About St. Emily

St. Emily de Rodat
(1787-1852)
Marie Guillemette Emilie de Rodat was born in 1787 near the city of Rodez in the south of France. At the age of 18, she began teaching in the school of Maison Saint-Cyr in Villefranche. After she had been teaching there for 10 years she became aware of the difficulty poorer families had in obtaining an education for their children. Emily responded by offering free lessons in her own room at the Maison Saint-Cyr. Almost immediately she had 40 pupils and found three young women to assist her in teaching.
Emily and these three other teachers were the beginning of what would become the Congregation of the Holy Family. There was some opposition, but they had the support of the Abbe Marty, spiritual director of the nuns at Maison Saint-Cyr. Emily's room begin too small for the number of children coming to be taught, Emily rented her own rooms and, in May 1816, officially started her free school.
Emily was only gone from the Maison Saint-Cyr for less than eighteen months, however. The religious community there was in the process of breaking up, and in 1817 Emily returned to take possession of the house. In the meantime, she had taken religious vows, and was joined by eight other sisters. The nine women undertook the education of 100 pupils.
Two years later, Sister Emily was preparing to buy new buildings for the Congregation and its school. However, the Congregation was plagued by a series of deaths due to an illness that physicians found themselves unable to diagnose or treat. Sister Emily thought this was perhaps a sign that she should not found a separate Congregation and considered uniting her community with the newly established Daughters of Mary. However, the Villefranche sisters refused any mother superior but Emily, and they proceeded with the formation of the community and the installation of the new buildings.

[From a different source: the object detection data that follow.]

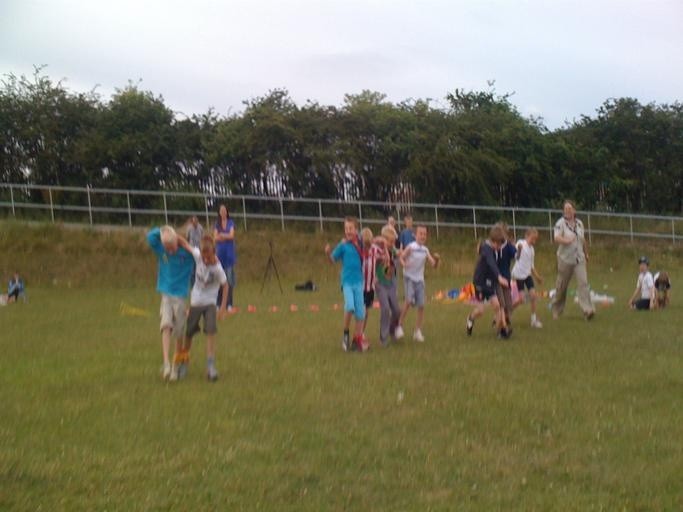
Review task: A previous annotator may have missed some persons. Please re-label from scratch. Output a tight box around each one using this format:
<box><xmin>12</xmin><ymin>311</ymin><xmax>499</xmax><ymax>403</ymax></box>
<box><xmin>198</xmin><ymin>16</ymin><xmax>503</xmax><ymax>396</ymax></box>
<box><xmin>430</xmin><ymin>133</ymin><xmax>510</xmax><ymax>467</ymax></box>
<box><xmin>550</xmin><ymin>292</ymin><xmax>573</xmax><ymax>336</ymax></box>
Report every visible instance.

In the years to follow, the sisters at Villefranche undertook a number of ministries in addition to their school. They visited prisons and opened a rescue home for women, a place of retirement for aged religious, a novitiate house and an orphanage. In addition to these public ministries, a number of cloistered convents were formed. Mother Emily considered the balance between sisters undertaking public ministry and those devoted solely to the contemplative life to be very important, modeling these two branches of the community on the example of Martha and Mary.
In April of 1852 Mother Emily began to suffer from cancer. She resigned the leadership of the congregation and her active ministry, continuing to pray and to guide and encourage the sisters. Her feast day is September 19, the day on which she died in 1852.